There is no way to filter the results of a query using window functions written in that same query. Any filtering happens in the WHERE and HAVING clauses before window functions are evaluated, and no further filtering steps occur after the window functions are evaluated as part of the SELECT clause processing. You must pass results to an enclosing query and filter there.

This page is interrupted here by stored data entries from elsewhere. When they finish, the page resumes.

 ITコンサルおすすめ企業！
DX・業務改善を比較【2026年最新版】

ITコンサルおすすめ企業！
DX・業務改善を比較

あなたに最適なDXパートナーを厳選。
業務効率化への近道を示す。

There's another implication from execution order, one that will help you generate wrong results(!) if you don't understand it. Imagine for a moment that the business problem is changed, that the average sales value in the query must be the average across all departments. The solution seems simple: Just change the inner query by removing department from the PARTITION BY clause, and partition only by year. For example:

SELECT *
FROM
(
SELECT year, quarter, sales,
       ROUND(AVG(sales) OVER (PARTITION BY year),2) avg_sales
FROM quarterly_sales
WHERE department = 'Appliances' 
) x
WHERE sales < avg_sales
ORDER BY year, quarter;

You are welcome to execute this query, and you will find the results unchanged. It makes no difference to partition by year, or by department and year – in this particular case. Why? Because the WHERE clause has already eliminated all the data for other departments. If you need to include all departments in the yearly average, then you must move the filter for the Appliances department into the enclosing query. Here's an example:

/*------------------------
SELECT year, quarter, sales, avg_sales
FROM
(
SELECT department, year, quarter, sales,
       ROUND(AVG(sales) OVER (PARTITION BY year),2) avg_sales
FROM quarterly_sales
) x
WHERE department = 'Appliances'
  AND sales < avg_sales
ORDER BY year, quarter
------------------------*/
  year quarter     sales     avg_sales
------ ------- ----------- ---------------
  2000     2   129871.95   204340.850000
  2000     4  54111.05   204340.850000
  2001     1  87230.33   224915.990000
  2001     2   105231.94   224915.990000
  2001     3   167323.22   224915.990000
  2001     4   100010.13   224915.990000
  2002     1  95678.13   259250.270000
  2002     2   197399.29   259250.270000
...

Now the inner query has access to all rows. The average sales calculations can include all departments. The outer query does the work of restricting the detail results to the Appliance department. And hopefully you can see how important it is to think about the order of execution whilst writing window functions into your queries.

Wrap-Up

I've just scratched the surface in this article. You aren't limited to just one aggregation, or at one level. Following is a query that generates several levels of aggregation at the same time:

SELECT department, year, quarter, sales,
       ROUND(AVG(sales) OVER (PARTITION BY year),2) avg_by_year,
       ROUND(AVG(sales) OVER (PARTITION BY department, year), 2) avg_by_deptyear,
       ROUND(AVG(sales) OVER ( ), 2) avg_all
FROM quarterly_sales;

This query generates average sales per year, per department and year, and across the board. The result fromAVG(sales) OVER ( ) is the same as you would get from AVG (sales), but you can access the value from detail rows, as the preceding query in fact does. Anytime you find yourself wanting to work with detail and summary data in the same row, head towards the window function toolbox.

Window functions are useful for a lot more than I've shown in this one article. Future articles in this series will explore other use cases such as reaching across rows, ranking and numbering results, and creating moving computations such as running totals and moving averages.